OBJECTIVE
Quote every one of the entries below word for word, keeping each line as it stands.

DATA SUPPLIED
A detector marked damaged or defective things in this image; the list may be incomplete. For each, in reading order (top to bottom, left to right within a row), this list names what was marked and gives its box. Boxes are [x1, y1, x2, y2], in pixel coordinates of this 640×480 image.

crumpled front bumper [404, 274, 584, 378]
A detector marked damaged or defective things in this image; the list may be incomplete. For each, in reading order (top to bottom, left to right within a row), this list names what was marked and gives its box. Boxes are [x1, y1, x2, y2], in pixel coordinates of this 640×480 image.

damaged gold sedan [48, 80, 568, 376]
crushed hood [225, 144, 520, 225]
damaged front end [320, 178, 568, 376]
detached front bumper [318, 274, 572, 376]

FINISHED ANSWER
A detector marked damaged or defective things in this image; the list may be incomplete. For each, in reading order (top to bottom, left to right within a row), this list names what was marked and gives its box. Boxes are [x1, y1, x2, y2], in pixel coordinates of this 640×480 image.

crumpled front bumper [404, 274, 584, 378]
A detector marked damaged or defective things in this image; the list may be incomplete. For each, in reading order (top to bottom, left to right within a row), this list names what was marked and gives its box. Boxes are [x1, y1, x2, y2], in pixel coordinates of this 640×480 image.

damaged gold sedan [48, 80, 568, 376]
crushed hood [225, 144, 520, 225]
damaged front end [320, 178, 568, 376]
detached front bumper [318, 274, 572, 376]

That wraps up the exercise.